GOAL OF THE EXERCISE:
Transfer the records below, from the line containing "At what distance from the" through the end of the records, including both ends, keeping every line and adding 19 to each distance value given in the answers.

Rows of spatial question records:
• • •

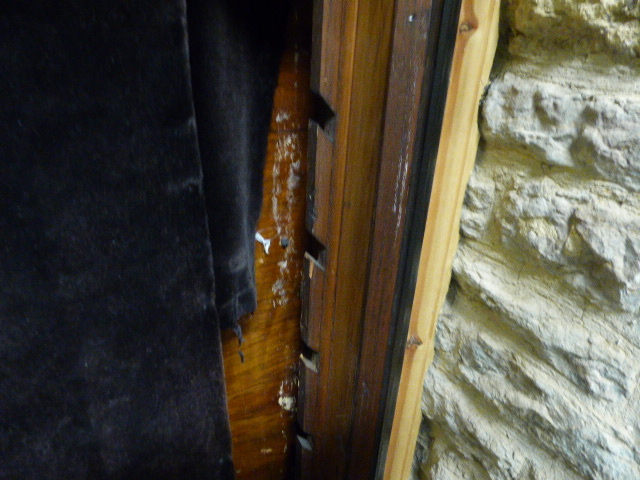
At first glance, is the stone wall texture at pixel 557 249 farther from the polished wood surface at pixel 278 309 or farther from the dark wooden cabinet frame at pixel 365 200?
the polished wood surface at pixel 278 309

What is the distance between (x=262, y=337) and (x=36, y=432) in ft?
1.02

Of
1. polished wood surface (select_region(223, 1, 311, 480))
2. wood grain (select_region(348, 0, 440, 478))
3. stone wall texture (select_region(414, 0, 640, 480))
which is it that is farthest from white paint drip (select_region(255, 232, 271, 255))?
stone wall texture (select_region(414, 0, 640, 480))

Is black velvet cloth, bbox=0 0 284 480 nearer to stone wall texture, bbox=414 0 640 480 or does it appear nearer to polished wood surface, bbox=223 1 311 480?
polished wood surface, bbox=223 1 311 480

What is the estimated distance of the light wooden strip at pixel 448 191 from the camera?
449mm

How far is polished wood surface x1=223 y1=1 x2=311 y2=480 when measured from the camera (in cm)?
53

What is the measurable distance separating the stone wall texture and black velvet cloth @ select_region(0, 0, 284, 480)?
0.91 feet

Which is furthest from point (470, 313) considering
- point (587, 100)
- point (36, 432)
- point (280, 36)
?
point (36, 432)

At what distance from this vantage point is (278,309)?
67 centimetres

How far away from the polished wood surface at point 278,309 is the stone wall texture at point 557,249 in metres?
0.22

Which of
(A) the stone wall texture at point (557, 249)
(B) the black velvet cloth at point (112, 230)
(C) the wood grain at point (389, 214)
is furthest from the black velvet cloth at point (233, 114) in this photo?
(A) the stone wall texture at point (557, 249)

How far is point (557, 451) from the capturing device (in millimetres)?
482

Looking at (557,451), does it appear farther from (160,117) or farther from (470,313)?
(160,117)

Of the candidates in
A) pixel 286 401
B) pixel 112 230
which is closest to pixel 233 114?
pixel 112 230

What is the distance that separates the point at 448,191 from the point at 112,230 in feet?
1.21
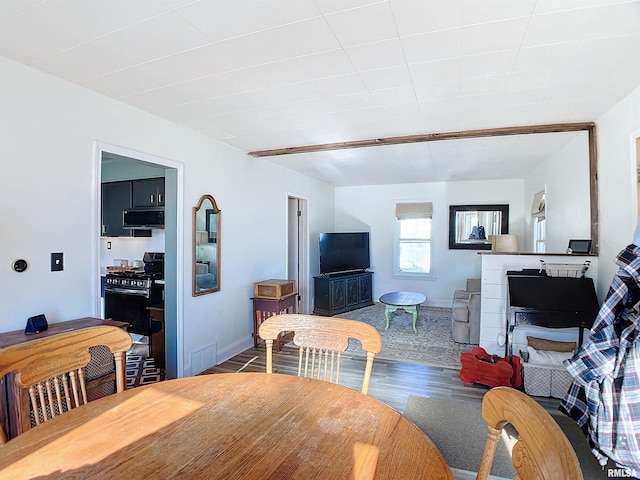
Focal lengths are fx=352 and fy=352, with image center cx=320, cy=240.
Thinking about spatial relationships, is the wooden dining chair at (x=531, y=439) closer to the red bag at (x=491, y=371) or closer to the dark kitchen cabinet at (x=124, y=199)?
the red bag at (x=491, y=371)

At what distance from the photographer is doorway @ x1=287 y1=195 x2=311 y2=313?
240 inches

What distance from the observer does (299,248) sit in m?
6.16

• • •

COMPLETE OUTPUT:
At what distance from the photographer is doorway @ x1=287 y1=195 x2=311 y2=313?
259 inches

What distance from the observer does (299,248) sit in m?
25.16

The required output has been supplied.